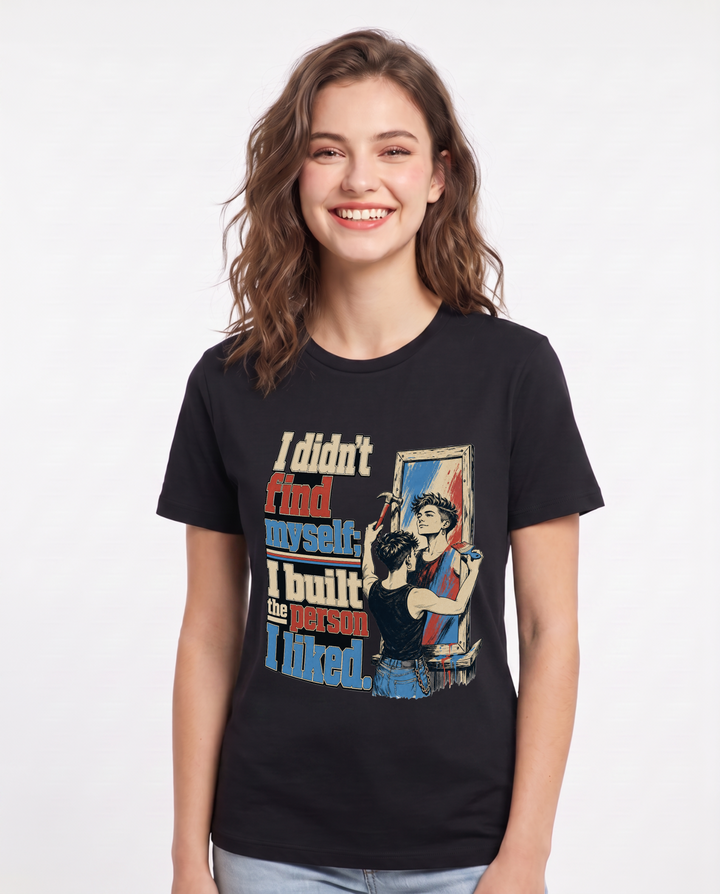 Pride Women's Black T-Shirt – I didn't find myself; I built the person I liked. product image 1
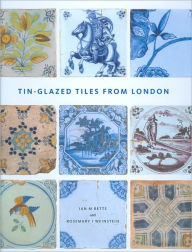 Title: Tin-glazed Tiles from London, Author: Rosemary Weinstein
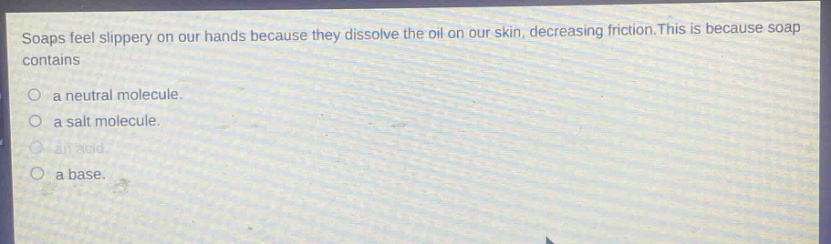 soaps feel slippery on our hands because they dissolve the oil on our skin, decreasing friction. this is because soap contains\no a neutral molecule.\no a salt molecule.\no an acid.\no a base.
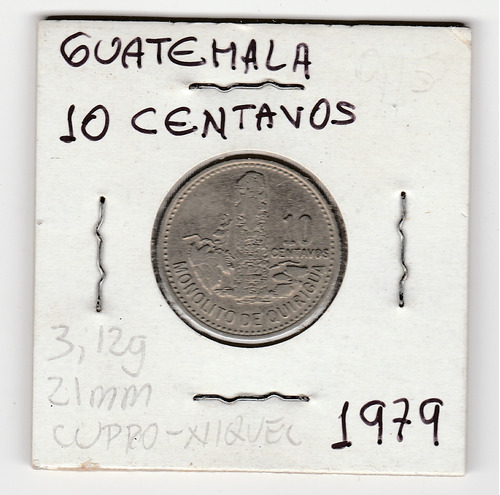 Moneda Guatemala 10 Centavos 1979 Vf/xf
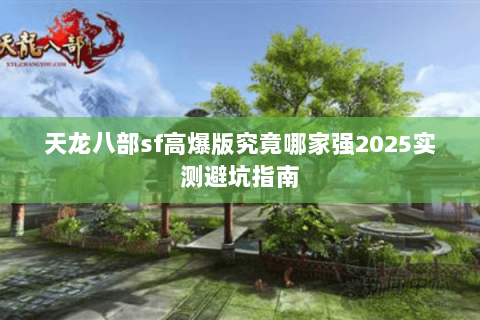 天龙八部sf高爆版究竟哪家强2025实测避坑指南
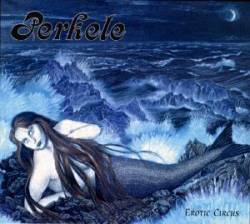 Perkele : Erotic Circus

==

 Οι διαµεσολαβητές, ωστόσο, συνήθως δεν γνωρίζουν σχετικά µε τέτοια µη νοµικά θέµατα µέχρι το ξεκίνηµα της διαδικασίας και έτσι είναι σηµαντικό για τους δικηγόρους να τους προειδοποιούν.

---

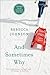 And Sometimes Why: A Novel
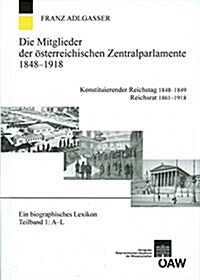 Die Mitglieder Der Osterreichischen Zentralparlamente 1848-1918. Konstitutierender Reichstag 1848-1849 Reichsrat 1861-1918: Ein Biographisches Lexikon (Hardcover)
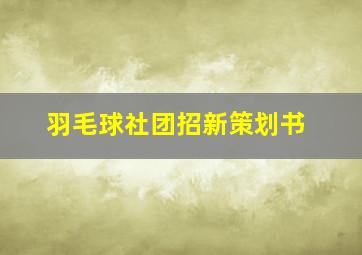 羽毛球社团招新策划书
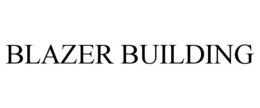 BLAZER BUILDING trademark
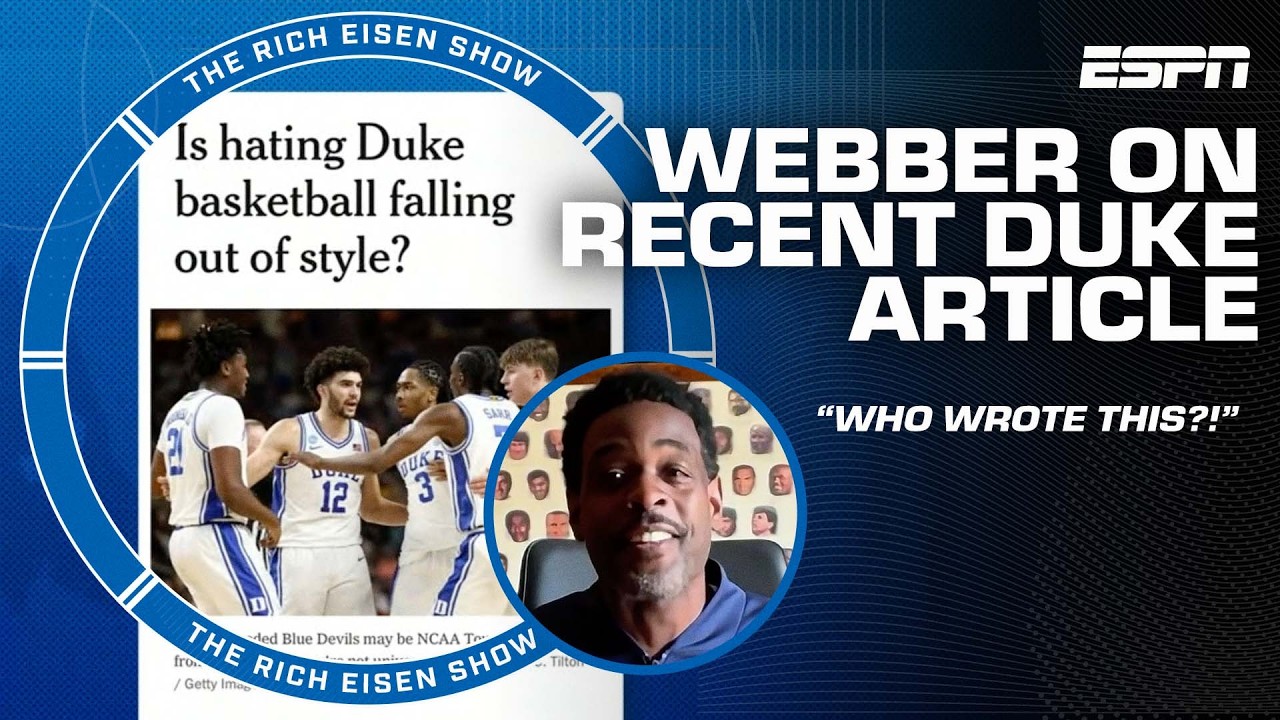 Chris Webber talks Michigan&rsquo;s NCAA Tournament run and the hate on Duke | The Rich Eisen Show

▶ Exercise objective
Rewrite the items from the line with "And Sometimes Why: A Novel" to the line with "Chris Webber talks", changing "Hardcover" to "Paperback" and leaving everything else unchanged. Omit the pictures from your answer.

▶ Response box
 And Sometimes Why: A Novel
 Die Mitglieder Der Osterreichischen Zentralparlamente 1848-1918. Konstitutierender Reichstag 1848-1849 Reichsrat 1861-1918: Ein Biographisches Lexikon (Paperback)
 羽毛球社团招新策划书
 BLAZER BUILDING trademark
 Chris Webber talks Michigan&rsquo;s NCAA Tournament run and the hate on Duke | The Rich Eisen Show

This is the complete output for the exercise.